L’allarme era scattato quando il giornalista tedesco Arndt Ginzel, aveva condiviso sui social la notizia della sua scomparsa: "Cos'è successo all'inviato di guerra Mattia Sorbi? L'italiano risulta scomparso dal 31 agosto. In mattinata il freelance milanese ci ha scritto di voler recarsi a Oleksandrivka nella regione di Kherson”. 

In seguito è arrivata la versione dei fatti fornita dai media russi dove viene affermato che il freelance italiano sarebbe caduto in una specie di trappola che gli avrebbe teso gli ucraini per poter così addossare la morte di Sorbi alle forze russe. 

Il ministero della Difesa di Mosca riferisce che l’esercito russo ha salvato la vita al giornalista italiano Mattia Sorbi, saltato su una mina ucraina nella regione di Kherson. Dopo l’incidente i militari russi hanno tratto in salvo Sorbi, prestato i primi soccorsi e trasportato il giornalista in ospedale. 

Come affermato dal dipartimento militare, il 29 agosto, con l'inizio della controffensiva delle Forze armate ucraine in direzione Nikolaev-Kryvyi Rih, Mattia Sorbi, accompagnato da due persone in divisa militare delle Forze armate ucraine, ha raggiunto la prima linea delle truppe ucraine. Hanno mostrato al giornalista la direzione del movimento, non riferendo però che la strada mostratagli vicino alla linea di contatto era stata minata dalle forze armate ucraine.

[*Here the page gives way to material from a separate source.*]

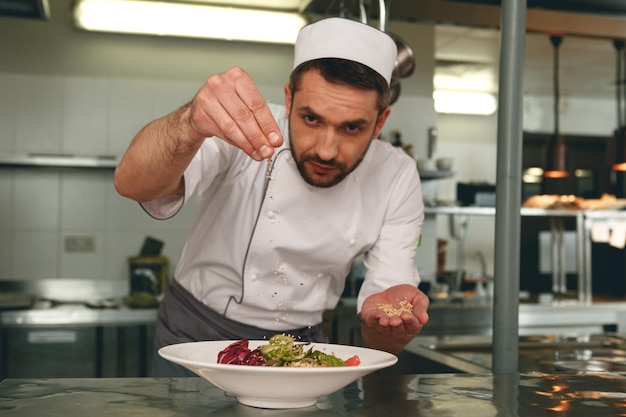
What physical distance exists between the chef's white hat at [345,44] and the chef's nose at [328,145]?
19 centimetres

"Lo scopo della provocazione dei servizi speciali ucraini era di provocare la morte del giornalista a seguito di colpi dalle postazioni difensive russe o l'esplosione del taxi su una mina per poi accusare la Russia dell'omicidio di Mattia Sorbi e ottenere così facendo un'ampia risonanza nei media occidentali", ha affermato il ministero della Difesa russo.

L’auto con il giornalista - riferisce Mosca - è saltata su una mina ucraina. Il tassista è morto sul colpo mentre Mattia Sorbi è rimasto gravemente ferito. "Avendo visto un'auto civile esplodere su una mina, i militari russi, nonostante il pesante fuoco delle postazioni ucraine, si sono mossi in avanti e hanno tirato fuori Mattia Sorbi dall'auto in fiamme. Sul posto, i militari russi gli hanno prestato i primi soccorsi, lo hanno portato in un luogo sicuro e successivamente assicurato il trasporto di emergenza del giornalista gravemente ferito a un istituto medico", ha affermato il dipartimento militare.

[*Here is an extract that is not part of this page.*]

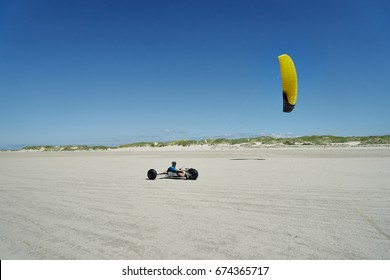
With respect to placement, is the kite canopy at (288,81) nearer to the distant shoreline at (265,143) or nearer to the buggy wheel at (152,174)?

Attualmente Mattia Sorbi, ricoverato in terapia intensiva con ferite multiple da schegge, sta ricevendo le necessarie cure mediche qualificate. Il suo stato di salute è stabile, riferisce l’agenzia Tass.

In questa vicenda è da segnalare ancora una volta la copertura scandalosa di certi media italiani. Ad esempio il quotidiano ‘La Stampa’, campione nazionale di fake news russofobe, nel titolo della notizia del ferimento di Sorbi afferma che il freelance si troverebbe “nella mani dei russi”. Facendo così intendere che Sorbi sarebbe una sorta di prigioniero, quando invece probabilmente dai militari russi è stato salvato.